- Work request: Among the entries below, find every line that contains the string "Centrum", then copy it.

- Input data:
>>>>

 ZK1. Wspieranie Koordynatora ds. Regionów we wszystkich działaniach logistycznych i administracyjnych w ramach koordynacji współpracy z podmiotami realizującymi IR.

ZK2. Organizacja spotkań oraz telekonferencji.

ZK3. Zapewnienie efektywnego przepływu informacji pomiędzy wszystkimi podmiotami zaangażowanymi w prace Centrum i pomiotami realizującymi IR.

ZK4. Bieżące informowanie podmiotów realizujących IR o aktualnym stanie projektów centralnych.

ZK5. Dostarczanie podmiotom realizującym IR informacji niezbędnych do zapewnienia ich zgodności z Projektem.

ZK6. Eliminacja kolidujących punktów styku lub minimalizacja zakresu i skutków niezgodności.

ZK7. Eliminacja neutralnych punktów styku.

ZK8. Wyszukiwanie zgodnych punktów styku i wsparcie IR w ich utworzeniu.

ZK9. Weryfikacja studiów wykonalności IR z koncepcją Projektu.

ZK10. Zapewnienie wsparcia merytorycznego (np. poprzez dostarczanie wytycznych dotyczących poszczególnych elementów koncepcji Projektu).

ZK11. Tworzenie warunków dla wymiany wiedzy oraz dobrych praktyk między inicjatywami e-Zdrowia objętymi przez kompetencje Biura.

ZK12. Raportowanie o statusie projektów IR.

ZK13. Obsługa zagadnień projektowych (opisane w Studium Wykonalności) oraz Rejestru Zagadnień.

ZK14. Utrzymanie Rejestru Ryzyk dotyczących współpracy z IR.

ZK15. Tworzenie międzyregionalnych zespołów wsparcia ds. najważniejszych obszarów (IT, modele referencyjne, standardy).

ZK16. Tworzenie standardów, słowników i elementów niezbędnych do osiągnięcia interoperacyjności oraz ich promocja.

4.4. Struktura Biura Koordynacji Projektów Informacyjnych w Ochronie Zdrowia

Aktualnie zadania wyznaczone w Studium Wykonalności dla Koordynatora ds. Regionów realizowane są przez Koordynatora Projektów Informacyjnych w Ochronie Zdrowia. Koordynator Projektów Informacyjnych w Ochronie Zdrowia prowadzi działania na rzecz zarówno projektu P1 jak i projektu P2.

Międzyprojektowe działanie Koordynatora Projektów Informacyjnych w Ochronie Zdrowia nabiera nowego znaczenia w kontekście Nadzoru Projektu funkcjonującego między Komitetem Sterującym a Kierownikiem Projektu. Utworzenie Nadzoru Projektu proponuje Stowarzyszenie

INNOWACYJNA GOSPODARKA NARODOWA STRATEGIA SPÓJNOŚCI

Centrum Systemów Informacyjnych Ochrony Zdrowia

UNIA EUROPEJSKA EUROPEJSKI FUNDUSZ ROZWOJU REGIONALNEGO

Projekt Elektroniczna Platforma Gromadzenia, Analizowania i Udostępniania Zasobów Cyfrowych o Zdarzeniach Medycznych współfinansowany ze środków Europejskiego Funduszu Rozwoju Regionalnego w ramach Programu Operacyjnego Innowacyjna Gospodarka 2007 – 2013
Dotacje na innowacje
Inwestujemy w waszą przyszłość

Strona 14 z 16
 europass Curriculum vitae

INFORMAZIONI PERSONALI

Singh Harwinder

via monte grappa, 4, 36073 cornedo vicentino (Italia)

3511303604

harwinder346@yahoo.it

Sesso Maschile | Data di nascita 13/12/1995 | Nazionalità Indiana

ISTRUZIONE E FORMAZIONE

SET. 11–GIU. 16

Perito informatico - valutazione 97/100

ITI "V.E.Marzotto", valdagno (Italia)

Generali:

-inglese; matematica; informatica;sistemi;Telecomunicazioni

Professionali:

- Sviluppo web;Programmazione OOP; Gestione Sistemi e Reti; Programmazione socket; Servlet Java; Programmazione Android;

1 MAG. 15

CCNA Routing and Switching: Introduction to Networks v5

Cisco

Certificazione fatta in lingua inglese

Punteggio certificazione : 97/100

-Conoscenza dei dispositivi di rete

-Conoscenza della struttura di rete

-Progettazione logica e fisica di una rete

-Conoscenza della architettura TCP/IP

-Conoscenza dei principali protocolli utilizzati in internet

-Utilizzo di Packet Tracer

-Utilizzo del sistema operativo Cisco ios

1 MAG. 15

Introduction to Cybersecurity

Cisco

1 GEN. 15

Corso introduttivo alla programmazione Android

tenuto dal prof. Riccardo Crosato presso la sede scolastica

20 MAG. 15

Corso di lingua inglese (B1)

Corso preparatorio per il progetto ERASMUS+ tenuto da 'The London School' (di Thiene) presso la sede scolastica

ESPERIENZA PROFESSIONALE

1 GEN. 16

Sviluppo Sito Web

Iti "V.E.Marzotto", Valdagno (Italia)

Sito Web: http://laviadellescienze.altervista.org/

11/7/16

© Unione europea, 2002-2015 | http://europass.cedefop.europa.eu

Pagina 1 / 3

<<<<

- Problem solution:
ZK3. Zapewnienie efektywnego przepływu informacji pomiędzy wszystkimi podmiotami zaangażowanymi w prace Centrum i pomiotami realizującymi IR.
Centrum Systemów Informacyjnych Ochrony Zdrowia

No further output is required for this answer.